**Exercise requirements**
Starting at the line with "In the scene, which of" in it, reproduce each line below through the last one, exactly, and include nothing else.

--- Start Supplied information ---

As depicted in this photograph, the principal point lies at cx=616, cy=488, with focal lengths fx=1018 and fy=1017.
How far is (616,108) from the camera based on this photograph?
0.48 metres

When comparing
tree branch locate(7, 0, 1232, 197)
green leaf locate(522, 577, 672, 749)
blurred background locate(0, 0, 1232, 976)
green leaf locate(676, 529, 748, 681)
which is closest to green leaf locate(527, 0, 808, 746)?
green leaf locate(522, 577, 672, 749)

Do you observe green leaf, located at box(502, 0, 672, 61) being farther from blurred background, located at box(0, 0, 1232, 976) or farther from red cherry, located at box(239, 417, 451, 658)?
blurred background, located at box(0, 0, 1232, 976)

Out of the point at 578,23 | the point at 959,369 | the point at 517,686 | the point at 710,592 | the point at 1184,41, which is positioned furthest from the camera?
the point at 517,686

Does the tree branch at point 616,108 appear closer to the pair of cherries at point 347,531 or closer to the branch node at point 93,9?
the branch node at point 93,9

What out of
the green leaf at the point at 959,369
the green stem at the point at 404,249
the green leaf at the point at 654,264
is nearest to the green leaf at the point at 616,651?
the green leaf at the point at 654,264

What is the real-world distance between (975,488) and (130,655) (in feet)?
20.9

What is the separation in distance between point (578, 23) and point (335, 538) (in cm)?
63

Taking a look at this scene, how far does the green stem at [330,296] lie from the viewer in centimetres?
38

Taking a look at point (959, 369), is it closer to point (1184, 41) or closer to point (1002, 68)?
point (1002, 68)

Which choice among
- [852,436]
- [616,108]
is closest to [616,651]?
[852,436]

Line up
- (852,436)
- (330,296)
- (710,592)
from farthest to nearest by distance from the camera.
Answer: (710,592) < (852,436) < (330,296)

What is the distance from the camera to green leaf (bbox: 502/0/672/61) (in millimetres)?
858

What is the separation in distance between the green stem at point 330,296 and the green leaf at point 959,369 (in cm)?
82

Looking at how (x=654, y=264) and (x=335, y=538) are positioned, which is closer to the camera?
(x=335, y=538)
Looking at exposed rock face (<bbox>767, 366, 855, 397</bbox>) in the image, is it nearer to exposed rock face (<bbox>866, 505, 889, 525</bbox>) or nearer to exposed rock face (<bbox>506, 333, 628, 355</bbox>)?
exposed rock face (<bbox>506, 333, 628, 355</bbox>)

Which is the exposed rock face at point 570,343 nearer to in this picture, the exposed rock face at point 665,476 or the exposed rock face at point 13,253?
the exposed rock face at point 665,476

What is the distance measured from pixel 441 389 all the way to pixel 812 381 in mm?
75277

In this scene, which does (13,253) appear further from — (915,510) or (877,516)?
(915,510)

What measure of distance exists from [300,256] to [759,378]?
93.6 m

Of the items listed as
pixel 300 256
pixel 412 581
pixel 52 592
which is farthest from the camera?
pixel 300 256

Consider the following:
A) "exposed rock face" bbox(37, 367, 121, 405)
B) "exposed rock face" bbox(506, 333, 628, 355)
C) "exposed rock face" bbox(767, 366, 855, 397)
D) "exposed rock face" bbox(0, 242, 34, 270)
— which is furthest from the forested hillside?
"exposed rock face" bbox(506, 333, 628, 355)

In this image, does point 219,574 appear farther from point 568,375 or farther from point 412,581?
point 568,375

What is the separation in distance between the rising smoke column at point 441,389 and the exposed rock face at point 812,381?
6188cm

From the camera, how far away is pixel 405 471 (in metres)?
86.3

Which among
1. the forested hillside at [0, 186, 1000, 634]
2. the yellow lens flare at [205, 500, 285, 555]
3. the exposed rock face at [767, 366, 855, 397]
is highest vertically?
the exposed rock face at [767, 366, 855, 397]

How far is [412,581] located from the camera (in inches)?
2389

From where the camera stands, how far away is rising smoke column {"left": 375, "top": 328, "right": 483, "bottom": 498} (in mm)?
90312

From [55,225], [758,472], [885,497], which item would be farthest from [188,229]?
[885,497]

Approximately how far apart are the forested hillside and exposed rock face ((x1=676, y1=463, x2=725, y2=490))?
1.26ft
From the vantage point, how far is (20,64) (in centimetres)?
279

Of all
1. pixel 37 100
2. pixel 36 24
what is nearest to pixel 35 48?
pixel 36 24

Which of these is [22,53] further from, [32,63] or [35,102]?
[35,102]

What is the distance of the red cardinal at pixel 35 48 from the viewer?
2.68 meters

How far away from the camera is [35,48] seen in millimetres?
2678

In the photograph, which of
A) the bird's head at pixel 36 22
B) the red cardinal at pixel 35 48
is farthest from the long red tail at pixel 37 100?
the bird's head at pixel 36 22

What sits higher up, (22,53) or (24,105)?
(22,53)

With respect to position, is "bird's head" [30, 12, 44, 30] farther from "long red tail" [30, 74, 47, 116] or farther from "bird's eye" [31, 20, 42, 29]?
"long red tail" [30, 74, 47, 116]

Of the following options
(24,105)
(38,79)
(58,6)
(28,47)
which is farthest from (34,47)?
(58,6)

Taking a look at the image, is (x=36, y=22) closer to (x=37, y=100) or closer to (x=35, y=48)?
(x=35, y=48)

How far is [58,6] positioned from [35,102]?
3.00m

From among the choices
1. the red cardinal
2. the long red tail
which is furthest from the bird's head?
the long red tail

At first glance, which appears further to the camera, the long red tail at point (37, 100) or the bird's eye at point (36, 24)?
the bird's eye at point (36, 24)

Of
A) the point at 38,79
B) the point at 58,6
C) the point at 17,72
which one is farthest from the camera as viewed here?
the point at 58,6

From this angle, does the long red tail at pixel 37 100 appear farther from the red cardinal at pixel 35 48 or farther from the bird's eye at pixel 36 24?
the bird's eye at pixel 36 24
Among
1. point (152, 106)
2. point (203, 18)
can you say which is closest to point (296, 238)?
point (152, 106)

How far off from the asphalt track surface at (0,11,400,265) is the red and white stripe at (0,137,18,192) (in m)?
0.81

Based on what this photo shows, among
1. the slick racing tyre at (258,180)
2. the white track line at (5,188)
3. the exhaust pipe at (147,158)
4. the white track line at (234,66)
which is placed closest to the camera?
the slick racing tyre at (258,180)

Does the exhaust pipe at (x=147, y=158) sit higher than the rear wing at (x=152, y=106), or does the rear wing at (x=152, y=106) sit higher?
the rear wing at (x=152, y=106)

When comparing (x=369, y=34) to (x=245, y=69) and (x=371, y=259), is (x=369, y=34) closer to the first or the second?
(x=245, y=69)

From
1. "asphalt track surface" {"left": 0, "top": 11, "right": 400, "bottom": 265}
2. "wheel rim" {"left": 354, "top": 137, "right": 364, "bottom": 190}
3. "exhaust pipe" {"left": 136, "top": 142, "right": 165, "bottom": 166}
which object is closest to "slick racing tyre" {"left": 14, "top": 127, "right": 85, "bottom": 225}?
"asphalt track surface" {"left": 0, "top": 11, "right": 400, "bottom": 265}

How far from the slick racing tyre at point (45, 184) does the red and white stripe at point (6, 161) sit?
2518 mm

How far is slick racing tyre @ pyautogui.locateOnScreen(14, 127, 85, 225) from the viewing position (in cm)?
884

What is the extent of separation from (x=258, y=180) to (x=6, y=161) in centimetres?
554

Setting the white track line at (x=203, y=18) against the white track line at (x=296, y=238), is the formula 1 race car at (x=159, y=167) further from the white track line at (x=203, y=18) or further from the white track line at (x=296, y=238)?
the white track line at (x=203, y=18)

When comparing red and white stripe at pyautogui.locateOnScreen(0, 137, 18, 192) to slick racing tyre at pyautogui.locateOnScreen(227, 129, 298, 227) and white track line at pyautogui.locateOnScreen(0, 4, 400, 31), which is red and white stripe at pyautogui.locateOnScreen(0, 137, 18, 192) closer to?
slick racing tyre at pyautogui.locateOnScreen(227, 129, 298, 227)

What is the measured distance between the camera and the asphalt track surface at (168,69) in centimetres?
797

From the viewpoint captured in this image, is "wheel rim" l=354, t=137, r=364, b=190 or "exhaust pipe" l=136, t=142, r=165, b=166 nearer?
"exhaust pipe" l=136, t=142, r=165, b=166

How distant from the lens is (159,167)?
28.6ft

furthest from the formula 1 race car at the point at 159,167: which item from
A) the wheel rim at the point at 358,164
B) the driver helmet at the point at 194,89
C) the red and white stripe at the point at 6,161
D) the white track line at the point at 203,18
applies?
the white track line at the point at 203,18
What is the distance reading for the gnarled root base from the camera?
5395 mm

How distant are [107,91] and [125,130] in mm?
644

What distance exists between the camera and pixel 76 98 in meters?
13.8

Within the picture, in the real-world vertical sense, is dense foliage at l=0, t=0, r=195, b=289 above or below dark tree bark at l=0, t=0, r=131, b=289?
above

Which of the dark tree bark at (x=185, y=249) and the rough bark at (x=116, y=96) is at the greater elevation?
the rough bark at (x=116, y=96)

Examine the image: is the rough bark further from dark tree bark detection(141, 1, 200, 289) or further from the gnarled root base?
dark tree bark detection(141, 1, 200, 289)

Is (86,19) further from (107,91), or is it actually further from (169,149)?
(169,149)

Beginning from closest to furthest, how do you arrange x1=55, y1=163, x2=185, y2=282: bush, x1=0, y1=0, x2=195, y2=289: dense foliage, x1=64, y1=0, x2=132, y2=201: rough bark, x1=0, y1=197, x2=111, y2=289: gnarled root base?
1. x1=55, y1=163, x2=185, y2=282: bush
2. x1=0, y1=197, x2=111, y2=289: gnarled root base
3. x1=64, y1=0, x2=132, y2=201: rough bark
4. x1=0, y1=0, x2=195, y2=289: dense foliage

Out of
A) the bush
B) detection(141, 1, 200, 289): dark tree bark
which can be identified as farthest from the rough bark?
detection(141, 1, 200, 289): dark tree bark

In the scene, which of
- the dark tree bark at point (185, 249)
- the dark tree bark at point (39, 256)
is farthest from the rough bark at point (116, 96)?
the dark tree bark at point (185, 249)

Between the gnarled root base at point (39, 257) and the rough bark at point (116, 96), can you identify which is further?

--- End Supplied information ---

**Solution to this problem**
In the scene, which of
- the dark tree bark at point (185, 249)
- the dark tree bark at point (39, 256)
is farthest from the rough bark at point (116, 96)?
the dark tree bark at point (185, 249)

Between the gnarled root base at point (39, 257) and the rough bark at point (116, 96), can you identify which is further?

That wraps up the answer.